Emotional PPE

Happy Monday!

Are you wearing an emotional PPE?



I was watching Brene Brown's special on Netflix yesterday.  This was purely because I was doing my laundry and would like to "watch" something without having to constantly look at the television as I go about my work (so yes, Koreanovela is definitely out).

I watched it once before and somehow I felt like I was watching it for the first time. She is so witty, she was bordering on being a standup comedy act half the time.  Maybe that is part of her vulnerability showing - to make fun of situations, even her own. I highly recommend that you watch it. 

Her talk on vulnerability actually reminded me of a friend telling me recently that I have an emotional PPE (PPE being such a common word nowadays with these virus).  Specifically, he said I was hard to please, that I do not let my real emotions show easily.  Whew! That was hard to swallow.

I fought tooth and nail to explain myself but in the end, as in any conversations like this, I stop to consider.

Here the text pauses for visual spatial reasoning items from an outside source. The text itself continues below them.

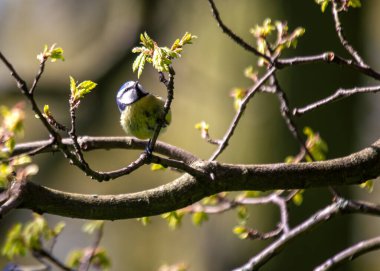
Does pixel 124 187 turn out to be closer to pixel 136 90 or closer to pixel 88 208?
pixel 136 90

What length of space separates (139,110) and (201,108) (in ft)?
6.27

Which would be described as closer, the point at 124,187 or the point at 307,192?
the point at 307,192

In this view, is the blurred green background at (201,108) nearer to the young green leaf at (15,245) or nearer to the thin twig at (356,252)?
the thin twig at (356,252)

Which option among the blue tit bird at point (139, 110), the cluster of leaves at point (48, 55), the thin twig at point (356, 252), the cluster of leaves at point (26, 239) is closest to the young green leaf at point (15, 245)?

If I were wearing an emotional PPE, what would I look like?
  1. I would not want my feelings to show, in fear of not being reciprocated or feeling like I am the only one feeling that way over a situation. 
  2. I would always cast a doubt on other people's intentions for doing what they do. Never too careful.
  3. I would not tell things as they are so that I do not have to deal with the consequences later. 
  4. I would not want to be shamed, ridiculed, made fun of.    
  5. I would "engineer smallness" so as not to catch attention.   
Holy Sh#T! Brene, help!

Let's look back at some pointers Brene gave in her talk: 
  1. Getting into the arena.  She said, whatever it is that you want to do and say that you most likely will fail at, do and say it anyway.  You will never know unless you try.  Moreover, only the opinion of those who are actually  in the arena with you should matter. 
  2. It takes courage to be joyful. It takes vulnerability to be courageous. Giving joy a chance means that you are giving your self the permission to risk failing hard, being hurt badly, and being shamed. Why? Because otherwise, you'd always be afraid
  3. The opposite of belonging is fitting in.  Fitting in is abandoning yourself because you are afraid you will not be accepted. Belonging is embracing yourself because the very qualities that makes you different is the one that people around you love.  Stay true. 
As I was already told, we are already on a global reset.   Everybody is figuring things out. Pantay pantay na tayo ulit. We "below".  Time to grow up!